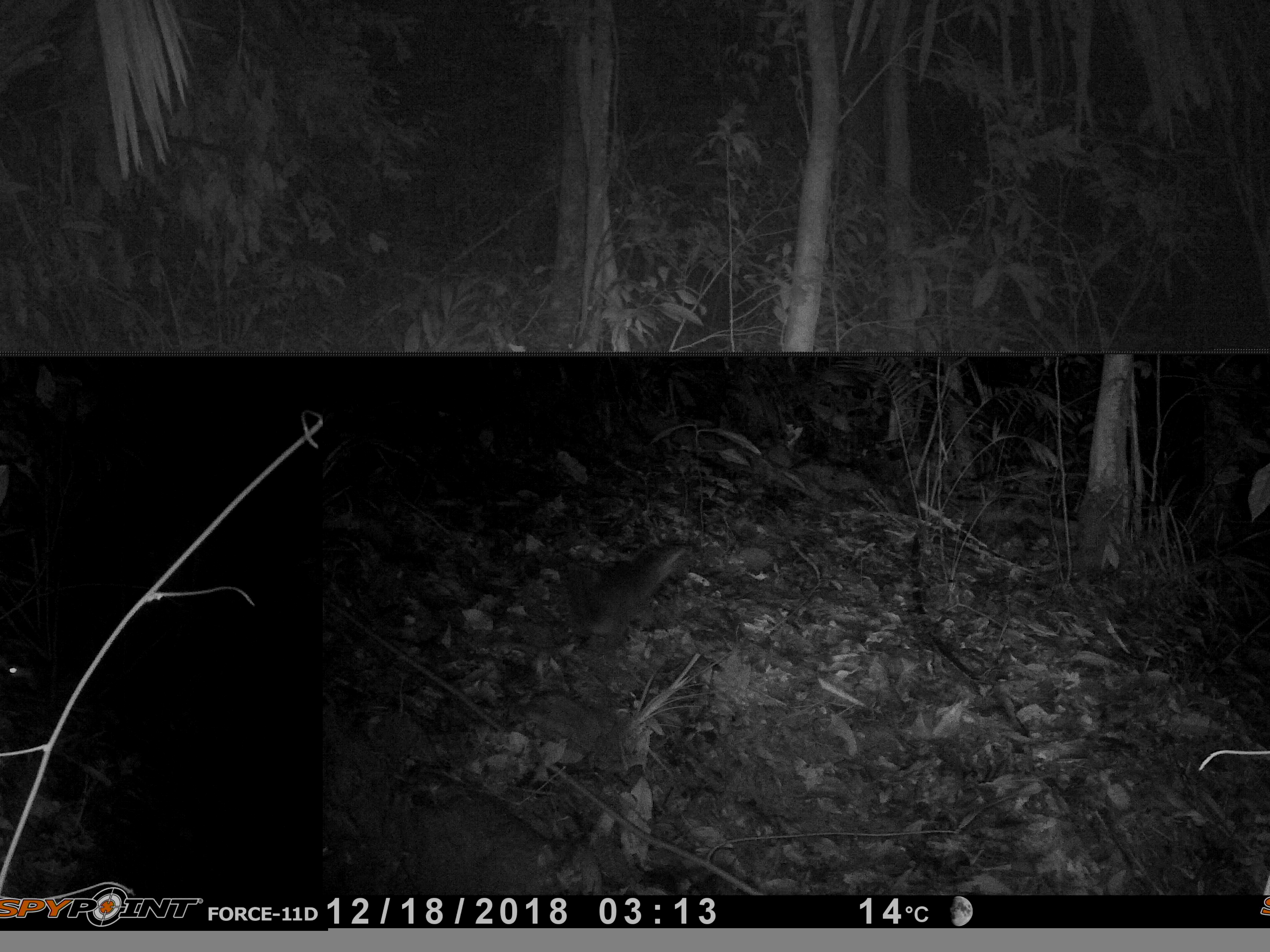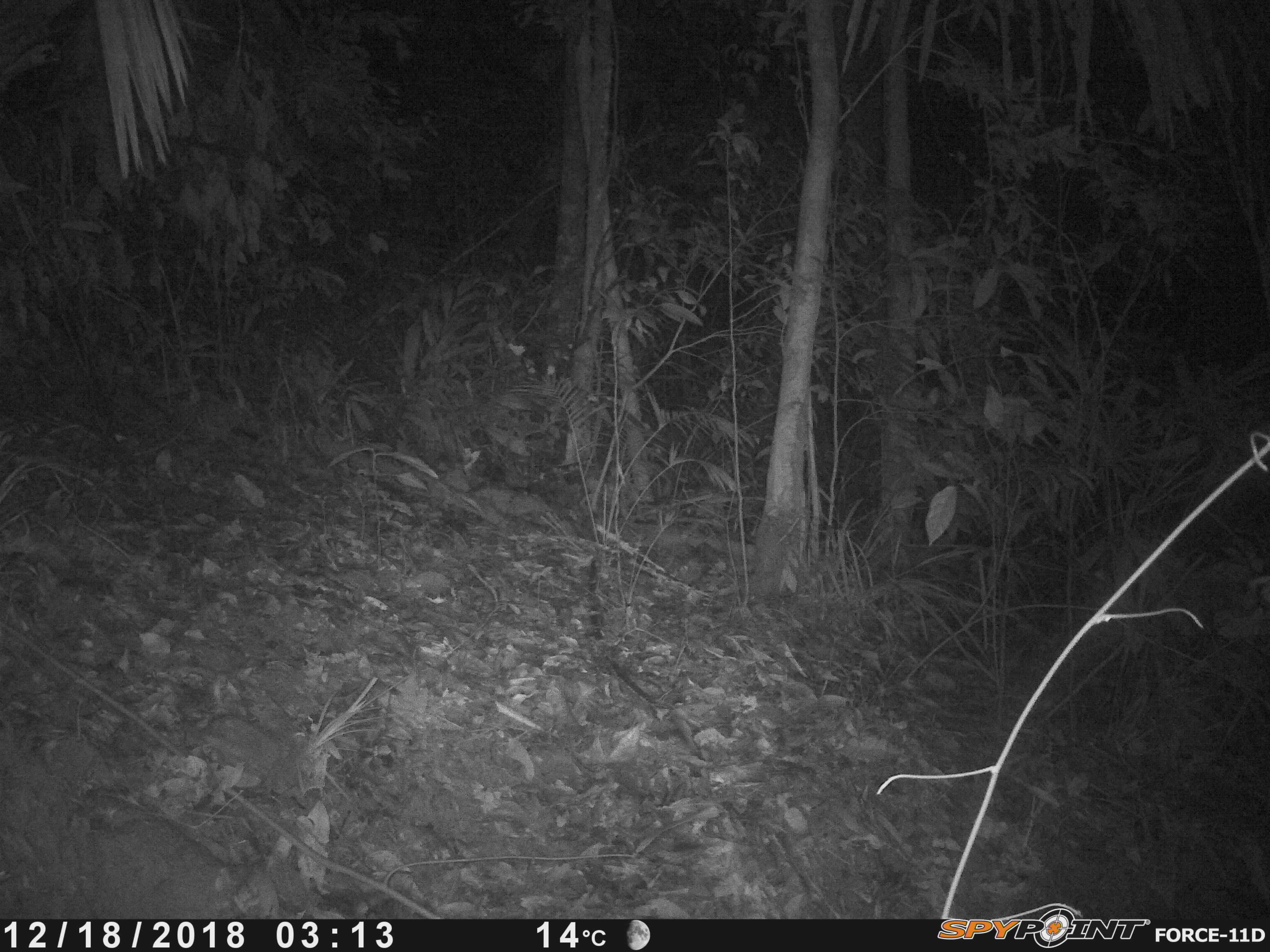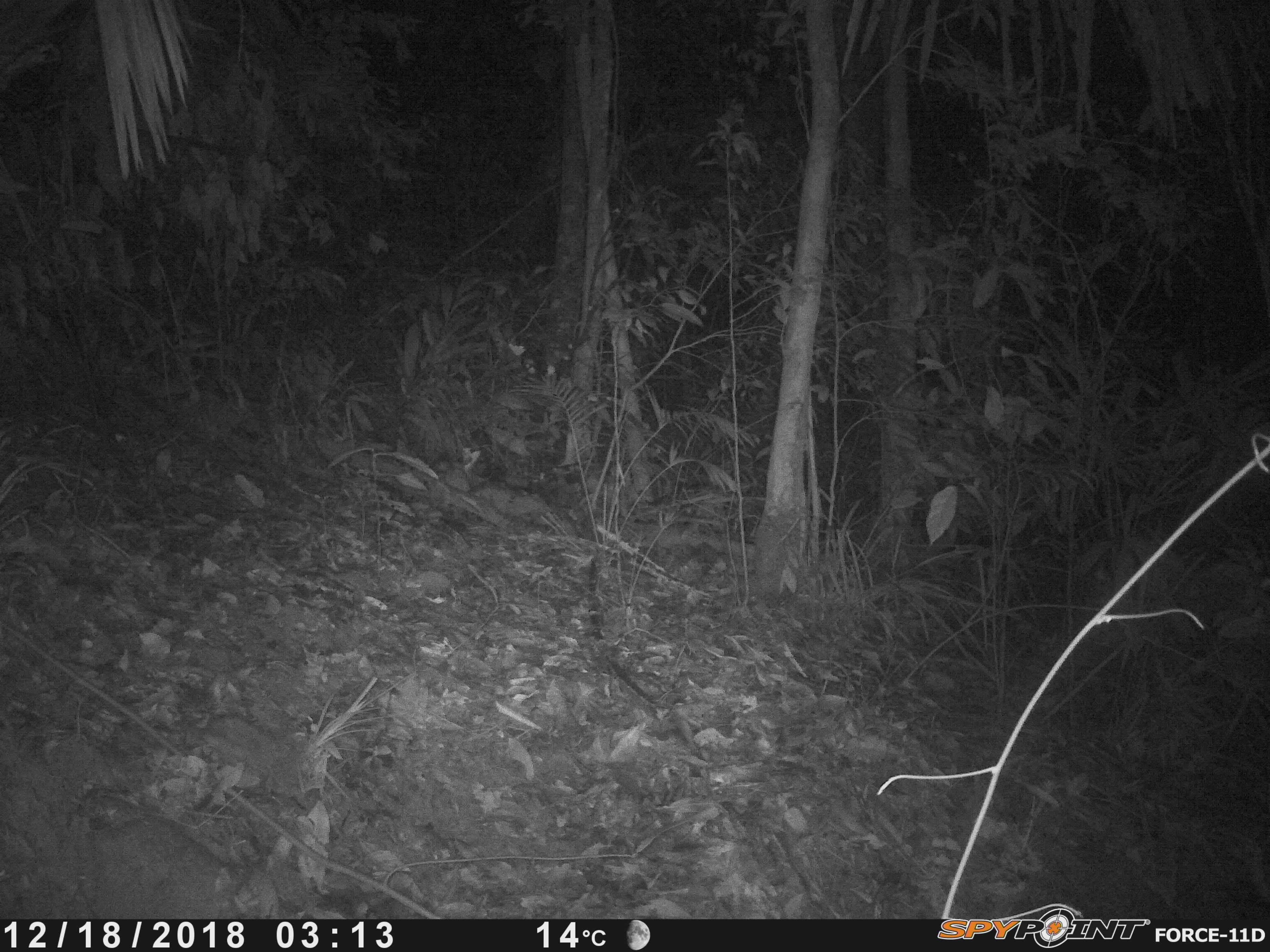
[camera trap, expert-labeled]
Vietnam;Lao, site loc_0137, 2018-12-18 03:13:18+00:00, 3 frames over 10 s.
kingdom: Animalia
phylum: Chordata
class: Mammalia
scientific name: Mammalia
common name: mammal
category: unidentified small mammal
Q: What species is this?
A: Unidentified small mammal (mammal) (Mammalia).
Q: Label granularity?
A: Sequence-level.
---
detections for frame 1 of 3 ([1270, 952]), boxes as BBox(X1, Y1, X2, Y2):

What you are asked to do:
Repeat precisely, and with nothing added, every line from the one containing "scientific name: Mammalia" to the last line of the listing above.

Task answer:
scientific name: Mammalia
common name: mammal
category: unidentified small mammal
Q: What species is this?
A: Unidentified small mammal (mammal) (Mammalia).
Q: Label granularity?
A: Sequence-level.
---
detections for frame 1 of 3 ([1270, 952]), boxes as BBox(X1, Y1, X2, Y2):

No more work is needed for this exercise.